Here are my pictures of the Pacific Golden-Plover found a few days ago along Marine Dr on the Columbia River near the Portland Airport. It is a probable second-year bird (hatched 2014). On my OBOL post I simply said I saw the plover. I was not sure what I was looking at along the river. Others had ID'ed it as a Pacific. I have not seen enough of these two plovers in the past few years to know all their ins-and-outs. After studying my photos, it does seem within range of a Pacific Golden-Plover.
Based on the 2004 Johnson and Johnson paper (link below) :
2-3 primary tips past the tertials
distance primary tips past the tail 0-9 mm
primary projection past tail < 1/2 bill length
tertial length relative to tail length : extend to distal third of tail, many end at tail
Other points in O'Brien, Crossley, and Karlson compared to American:
more front-heavy, more upright, with rounder body, larger head and bill, longer legs, and heavier chest
4-5 primary tips past the tertials
distance primary tips past the tail 12-22 mm
primary projection past tail > 1/2 bill length
tertial length relative to tail length : variable from half to distal third of tail
I have been wanting to read Jaramillo's 2004 paper but could not find it on-line.
Understanding molt sure increases the pleasure of studying birds.
I have received some private emails about this bird. Not sure if I am at liberty to cite the folks who helped me, but thanks much. I have also read some online opinions on the subject of large plovers and their wings. One needs to be careful with counting the primaries past the tertials. In spring, birds might be replacing tertials but not primaries. So more primaries would be exposed. Seems tertials are replaced in a few of the plover's molts, while primaries are not. So care must be used with this id mark. Also the outer primary (P10) could be growing in and thus hidden behind it's neighbor (P9).
Everyone seems to agree that extremely long pimaries indicate American.
One thing I noticed about this bird are its very worn primaries. (See below) What does that mean? It was explained to me that American Golden-Plover molt their primaries in their first winter, Pacific-Golden-Plover do not. So this bird's very worn primaries indicate that it could be a bird that was hatched in 2014, it just entered its second-life year. This will be the first winter that it molts its primaries. An American Golden-Plover would not have such old worn primaries.
A good way to separate first-spring birds, worn primaries: Pacific, new primaries: American.
Another hint that it could be a second-year bird is the greater coverts. This is where I get a bit lost. I was told the bird appears to have some retained greater coverts and they are basic looking. Possible evidence that this bird had a mixture of breeding and non-breeding appearing feathers in its first spring. The area of the greater coverts is forward of the tertials on a folded wing. I assume we are talking about the two brown and white feathers seen below?

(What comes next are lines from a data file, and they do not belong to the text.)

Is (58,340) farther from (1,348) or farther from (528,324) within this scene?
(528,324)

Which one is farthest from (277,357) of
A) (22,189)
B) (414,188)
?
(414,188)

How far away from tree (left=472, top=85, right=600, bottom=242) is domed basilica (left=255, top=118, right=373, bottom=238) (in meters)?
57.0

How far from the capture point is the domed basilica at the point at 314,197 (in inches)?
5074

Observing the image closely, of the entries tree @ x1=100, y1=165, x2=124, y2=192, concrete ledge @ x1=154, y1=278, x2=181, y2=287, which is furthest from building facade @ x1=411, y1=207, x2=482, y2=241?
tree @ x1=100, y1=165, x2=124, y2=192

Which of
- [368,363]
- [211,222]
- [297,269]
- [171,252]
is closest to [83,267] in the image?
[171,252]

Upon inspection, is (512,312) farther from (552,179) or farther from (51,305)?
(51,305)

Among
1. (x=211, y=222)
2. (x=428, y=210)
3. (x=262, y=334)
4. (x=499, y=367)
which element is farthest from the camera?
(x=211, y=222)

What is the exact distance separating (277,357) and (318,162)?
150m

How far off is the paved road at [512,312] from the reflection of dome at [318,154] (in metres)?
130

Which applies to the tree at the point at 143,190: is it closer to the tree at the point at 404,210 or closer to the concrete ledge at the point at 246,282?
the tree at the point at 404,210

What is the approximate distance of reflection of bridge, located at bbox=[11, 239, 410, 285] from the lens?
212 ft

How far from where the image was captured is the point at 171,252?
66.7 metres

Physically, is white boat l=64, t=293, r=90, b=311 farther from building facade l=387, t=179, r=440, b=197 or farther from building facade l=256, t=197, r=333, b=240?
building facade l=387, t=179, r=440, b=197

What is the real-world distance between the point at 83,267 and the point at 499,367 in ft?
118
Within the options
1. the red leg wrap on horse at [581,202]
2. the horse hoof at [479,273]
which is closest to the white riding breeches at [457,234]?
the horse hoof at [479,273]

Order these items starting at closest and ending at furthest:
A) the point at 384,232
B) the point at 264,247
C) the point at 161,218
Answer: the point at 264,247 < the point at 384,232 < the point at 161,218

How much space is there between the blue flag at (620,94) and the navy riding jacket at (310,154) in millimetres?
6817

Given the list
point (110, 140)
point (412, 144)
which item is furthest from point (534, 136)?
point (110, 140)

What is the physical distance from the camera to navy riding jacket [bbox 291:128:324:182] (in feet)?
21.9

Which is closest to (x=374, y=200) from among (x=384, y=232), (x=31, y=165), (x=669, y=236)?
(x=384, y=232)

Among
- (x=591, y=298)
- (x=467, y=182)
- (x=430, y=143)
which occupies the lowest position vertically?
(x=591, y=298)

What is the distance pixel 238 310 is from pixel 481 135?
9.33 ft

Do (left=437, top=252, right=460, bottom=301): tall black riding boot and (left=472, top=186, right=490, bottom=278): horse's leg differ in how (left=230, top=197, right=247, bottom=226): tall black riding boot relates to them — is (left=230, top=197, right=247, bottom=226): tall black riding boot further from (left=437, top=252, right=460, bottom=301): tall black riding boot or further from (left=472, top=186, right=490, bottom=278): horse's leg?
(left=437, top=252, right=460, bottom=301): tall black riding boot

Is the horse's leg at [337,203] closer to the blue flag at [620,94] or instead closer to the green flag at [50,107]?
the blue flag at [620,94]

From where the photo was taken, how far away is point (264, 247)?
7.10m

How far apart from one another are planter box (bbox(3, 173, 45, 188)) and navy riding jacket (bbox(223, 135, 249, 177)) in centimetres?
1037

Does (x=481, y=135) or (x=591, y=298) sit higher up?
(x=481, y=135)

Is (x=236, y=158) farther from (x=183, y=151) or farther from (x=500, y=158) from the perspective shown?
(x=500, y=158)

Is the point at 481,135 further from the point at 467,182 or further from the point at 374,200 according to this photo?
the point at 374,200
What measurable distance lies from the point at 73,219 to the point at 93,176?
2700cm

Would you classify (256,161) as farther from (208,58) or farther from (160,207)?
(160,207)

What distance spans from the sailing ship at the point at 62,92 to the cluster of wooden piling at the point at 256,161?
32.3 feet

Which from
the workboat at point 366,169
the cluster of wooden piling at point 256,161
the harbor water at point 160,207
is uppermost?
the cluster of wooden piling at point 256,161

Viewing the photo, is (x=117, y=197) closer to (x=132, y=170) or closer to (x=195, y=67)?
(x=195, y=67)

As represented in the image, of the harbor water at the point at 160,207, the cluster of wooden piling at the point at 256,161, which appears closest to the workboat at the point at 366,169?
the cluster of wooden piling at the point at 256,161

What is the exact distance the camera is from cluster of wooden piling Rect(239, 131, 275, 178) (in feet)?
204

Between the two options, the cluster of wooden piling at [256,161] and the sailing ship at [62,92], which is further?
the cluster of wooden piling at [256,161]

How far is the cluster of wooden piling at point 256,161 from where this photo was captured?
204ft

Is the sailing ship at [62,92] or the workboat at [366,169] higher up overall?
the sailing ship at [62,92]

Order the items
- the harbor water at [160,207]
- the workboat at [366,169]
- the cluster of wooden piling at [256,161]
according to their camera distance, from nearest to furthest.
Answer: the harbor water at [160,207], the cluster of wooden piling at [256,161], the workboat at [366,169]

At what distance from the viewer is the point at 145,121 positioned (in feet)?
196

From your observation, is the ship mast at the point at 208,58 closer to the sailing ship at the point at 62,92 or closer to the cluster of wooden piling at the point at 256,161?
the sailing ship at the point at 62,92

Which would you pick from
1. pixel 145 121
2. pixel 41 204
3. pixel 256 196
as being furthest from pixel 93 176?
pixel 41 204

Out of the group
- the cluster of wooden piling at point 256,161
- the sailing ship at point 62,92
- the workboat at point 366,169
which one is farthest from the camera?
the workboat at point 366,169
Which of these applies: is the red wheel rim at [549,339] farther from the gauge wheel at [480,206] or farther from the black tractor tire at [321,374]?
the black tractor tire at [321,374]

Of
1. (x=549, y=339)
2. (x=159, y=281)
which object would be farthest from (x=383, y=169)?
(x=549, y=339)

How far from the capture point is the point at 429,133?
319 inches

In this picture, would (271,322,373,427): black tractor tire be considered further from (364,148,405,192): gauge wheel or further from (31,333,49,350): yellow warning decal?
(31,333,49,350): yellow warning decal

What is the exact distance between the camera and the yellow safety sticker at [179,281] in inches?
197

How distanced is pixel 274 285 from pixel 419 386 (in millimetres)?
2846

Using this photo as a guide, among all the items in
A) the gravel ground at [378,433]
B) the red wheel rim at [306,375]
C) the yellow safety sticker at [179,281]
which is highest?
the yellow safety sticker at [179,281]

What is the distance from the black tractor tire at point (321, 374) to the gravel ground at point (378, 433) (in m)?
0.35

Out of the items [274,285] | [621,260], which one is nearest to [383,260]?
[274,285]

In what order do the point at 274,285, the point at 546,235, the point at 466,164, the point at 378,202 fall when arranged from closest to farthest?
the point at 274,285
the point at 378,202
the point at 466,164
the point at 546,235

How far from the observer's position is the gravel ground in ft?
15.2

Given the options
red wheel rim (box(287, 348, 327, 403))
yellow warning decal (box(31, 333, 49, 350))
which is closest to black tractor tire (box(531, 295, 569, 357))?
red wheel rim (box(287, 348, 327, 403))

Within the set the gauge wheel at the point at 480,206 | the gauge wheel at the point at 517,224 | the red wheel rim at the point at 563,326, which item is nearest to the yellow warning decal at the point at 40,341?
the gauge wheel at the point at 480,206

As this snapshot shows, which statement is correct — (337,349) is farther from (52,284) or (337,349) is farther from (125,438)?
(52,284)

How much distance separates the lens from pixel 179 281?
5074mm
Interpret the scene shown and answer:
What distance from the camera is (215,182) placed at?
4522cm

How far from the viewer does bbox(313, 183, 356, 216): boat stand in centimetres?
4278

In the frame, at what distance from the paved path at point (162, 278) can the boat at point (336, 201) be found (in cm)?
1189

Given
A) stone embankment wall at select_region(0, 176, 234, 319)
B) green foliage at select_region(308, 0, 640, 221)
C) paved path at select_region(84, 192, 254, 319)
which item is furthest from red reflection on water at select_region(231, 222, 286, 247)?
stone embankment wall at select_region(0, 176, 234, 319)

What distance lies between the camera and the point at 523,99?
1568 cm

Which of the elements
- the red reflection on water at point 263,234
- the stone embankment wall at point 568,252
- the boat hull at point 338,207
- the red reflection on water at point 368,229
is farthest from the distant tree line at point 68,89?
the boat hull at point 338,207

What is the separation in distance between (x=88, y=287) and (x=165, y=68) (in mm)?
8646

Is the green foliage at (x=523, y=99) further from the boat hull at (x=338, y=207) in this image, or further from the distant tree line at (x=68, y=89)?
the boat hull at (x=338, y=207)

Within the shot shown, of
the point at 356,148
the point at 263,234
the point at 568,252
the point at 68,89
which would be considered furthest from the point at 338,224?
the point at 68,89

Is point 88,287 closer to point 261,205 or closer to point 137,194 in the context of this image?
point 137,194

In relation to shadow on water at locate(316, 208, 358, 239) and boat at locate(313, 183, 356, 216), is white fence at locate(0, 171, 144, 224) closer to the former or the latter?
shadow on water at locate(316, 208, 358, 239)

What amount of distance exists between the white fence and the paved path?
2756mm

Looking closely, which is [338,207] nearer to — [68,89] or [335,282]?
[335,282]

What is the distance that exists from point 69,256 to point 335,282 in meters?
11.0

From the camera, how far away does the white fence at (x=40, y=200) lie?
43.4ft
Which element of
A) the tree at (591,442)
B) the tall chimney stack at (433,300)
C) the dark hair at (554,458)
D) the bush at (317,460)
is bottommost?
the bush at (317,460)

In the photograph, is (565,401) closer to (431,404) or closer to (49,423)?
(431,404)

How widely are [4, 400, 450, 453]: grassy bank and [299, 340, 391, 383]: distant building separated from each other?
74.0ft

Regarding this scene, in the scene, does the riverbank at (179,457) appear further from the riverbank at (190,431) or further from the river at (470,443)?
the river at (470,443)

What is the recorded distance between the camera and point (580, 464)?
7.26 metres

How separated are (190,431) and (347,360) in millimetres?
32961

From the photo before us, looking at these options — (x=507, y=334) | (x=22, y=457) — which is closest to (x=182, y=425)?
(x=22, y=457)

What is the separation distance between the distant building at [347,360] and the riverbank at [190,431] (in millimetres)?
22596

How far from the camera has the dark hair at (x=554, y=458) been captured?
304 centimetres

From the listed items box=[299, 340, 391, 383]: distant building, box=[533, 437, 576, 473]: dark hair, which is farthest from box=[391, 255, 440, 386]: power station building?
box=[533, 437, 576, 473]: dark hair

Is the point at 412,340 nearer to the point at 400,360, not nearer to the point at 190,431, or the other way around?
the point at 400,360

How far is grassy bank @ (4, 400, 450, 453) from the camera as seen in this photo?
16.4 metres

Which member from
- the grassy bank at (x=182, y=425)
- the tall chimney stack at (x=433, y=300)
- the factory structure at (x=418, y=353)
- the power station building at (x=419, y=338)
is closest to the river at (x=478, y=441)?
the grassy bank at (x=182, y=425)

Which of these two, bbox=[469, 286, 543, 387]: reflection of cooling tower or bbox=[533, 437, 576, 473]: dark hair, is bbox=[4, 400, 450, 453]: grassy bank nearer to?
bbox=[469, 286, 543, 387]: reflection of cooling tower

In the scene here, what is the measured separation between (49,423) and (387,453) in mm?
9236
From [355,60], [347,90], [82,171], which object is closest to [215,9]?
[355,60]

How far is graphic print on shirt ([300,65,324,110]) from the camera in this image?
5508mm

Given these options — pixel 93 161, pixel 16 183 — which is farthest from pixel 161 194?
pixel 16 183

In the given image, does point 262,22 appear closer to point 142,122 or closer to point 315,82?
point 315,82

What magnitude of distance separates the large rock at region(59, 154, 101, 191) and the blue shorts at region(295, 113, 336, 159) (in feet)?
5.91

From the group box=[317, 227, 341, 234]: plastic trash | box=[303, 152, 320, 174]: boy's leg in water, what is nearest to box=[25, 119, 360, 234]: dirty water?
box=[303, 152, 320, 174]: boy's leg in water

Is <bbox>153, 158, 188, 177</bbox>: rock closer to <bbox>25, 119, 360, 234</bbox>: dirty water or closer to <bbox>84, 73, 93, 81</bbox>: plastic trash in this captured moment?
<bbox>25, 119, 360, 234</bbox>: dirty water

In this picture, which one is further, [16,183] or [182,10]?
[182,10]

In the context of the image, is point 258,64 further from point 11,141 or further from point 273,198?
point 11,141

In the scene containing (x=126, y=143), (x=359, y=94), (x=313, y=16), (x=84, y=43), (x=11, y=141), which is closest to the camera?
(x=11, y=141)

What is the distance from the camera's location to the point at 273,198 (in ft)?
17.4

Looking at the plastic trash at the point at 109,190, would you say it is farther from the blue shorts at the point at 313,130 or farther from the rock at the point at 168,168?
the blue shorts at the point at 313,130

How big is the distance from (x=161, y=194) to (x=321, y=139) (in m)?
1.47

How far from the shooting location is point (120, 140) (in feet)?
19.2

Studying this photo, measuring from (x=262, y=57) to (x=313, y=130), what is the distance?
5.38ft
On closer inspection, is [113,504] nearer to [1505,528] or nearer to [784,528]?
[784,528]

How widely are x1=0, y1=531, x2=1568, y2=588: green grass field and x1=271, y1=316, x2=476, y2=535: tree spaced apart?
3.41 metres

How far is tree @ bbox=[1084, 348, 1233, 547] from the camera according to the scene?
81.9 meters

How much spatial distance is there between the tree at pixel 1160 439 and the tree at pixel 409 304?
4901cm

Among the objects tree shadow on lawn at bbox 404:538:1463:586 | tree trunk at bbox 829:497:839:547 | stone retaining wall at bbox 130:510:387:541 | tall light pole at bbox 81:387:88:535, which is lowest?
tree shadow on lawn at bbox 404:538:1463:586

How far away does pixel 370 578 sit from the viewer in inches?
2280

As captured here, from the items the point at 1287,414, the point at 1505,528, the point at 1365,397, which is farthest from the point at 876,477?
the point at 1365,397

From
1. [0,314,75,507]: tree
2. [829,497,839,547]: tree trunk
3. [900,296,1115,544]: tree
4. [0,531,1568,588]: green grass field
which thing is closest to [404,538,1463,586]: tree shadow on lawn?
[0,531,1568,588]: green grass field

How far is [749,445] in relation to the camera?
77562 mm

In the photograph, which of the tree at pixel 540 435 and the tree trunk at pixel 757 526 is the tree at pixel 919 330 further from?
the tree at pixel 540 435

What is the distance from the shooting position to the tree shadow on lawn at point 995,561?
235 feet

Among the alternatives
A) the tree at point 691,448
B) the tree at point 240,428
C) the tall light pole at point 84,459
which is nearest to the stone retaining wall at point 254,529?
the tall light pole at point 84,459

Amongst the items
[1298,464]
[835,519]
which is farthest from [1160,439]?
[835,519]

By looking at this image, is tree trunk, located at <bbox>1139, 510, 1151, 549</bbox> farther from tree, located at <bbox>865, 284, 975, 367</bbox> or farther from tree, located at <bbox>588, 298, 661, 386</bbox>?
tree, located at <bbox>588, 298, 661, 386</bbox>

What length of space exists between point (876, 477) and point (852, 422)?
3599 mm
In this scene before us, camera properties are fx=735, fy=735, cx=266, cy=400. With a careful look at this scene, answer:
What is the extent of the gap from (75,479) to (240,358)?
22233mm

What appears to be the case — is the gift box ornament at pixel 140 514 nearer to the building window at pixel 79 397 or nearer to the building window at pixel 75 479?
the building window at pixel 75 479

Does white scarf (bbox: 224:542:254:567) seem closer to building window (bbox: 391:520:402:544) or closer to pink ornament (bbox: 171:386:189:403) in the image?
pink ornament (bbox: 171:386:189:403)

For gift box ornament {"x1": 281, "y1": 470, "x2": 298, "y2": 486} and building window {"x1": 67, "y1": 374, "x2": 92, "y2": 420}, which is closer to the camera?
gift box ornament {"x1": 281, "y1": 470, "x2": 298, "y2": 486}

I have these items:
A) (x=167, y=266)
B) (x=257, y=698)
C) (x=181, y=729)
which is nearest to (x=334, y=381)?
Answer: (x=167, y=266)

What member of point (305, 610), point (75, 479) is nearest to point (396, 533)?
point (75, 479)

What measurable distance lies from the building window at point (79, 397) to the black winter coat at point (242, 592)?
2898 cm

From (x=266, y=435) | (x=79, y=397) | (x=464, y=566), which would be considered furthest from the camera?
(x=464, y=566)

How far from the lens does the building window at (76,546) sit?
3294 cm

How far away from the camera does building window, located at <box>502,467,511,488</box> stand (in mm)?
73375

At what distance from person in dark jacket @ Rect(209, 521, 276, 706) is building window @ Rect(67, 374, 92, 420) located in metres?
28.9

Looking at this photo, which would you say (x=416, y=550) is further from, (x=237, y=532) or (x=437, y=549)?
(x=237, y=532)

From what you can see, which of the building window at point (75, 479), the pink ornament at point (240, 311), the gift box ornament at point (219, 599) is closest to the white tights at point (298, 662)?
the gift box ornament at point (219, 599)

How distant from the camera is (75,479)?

I took this shot to show the drooping supercilium behind the eye. Pale face with bold eye. Supercilium is brightest above the eye. All marks for Pacific Golden-Plover as mentioned in O'Brien, Crossley and Karlson.
The drooping supercilium creates a wider dark nape than on American.
I was supposed to go on a Newport pelagic trip this weekend, it was cancelled due to high winds. It would have been too rough and windy to be out on the deck of a boat trying to watch birds. I tried to get out on the Westport trip but the last few spots were filled just a few hours before I discovered the Newport trip was cancelled. SO a big skunk on my ocean efforts. Another trip to Clatsop county was my third option.
Banded Snowy Plover seen on 8/16/2015 about 6 miles north of the 10th St access at Gearhart. It is a hatch-year bird from the North Spit of Coos Bay, Oregon. Sorry for fuzzy picture, I finally figured out my viewfinder was not adjusted correctly, but that was after I left the bird.
One of a group of Spotted Sandpiper along the rocky coast at Seaside Cove.
One of a number of Wandering Tattler seen. On OBOL I said 8, I trimmed that down to 6 in eBird, I think two got back in front of me.
A Black-bellied Plover on the Clatsop beach to compare to the Pacific Golden-Plover above.
This gull confused me a bit, it is a young Western Gull. Wings not long enough for a dark California. It was small , so I was thinking California, but was mistaken.
The fire at Parking Lot C burned the woods that abut the shorebird flats. They should have let it burn out all the thick vegetation that has covered the spit in my opinion.
Photo of the shorebird flats, not much here is there?
Upon closer inspection the area is covered in Western Sandpipers.
A Gray Whale was working the area just beyond the surf Sunday morning.
Note Gray Whales do not have a dorsal fin, they have a bump that is followed by a series of ridges. Bump has yet to pop out of water here. A good tip when viewing whales from afar.
On my Tattler hunt along the rocky shore at Seaside Cove this seal kept an eye on me. It followed me along the beach.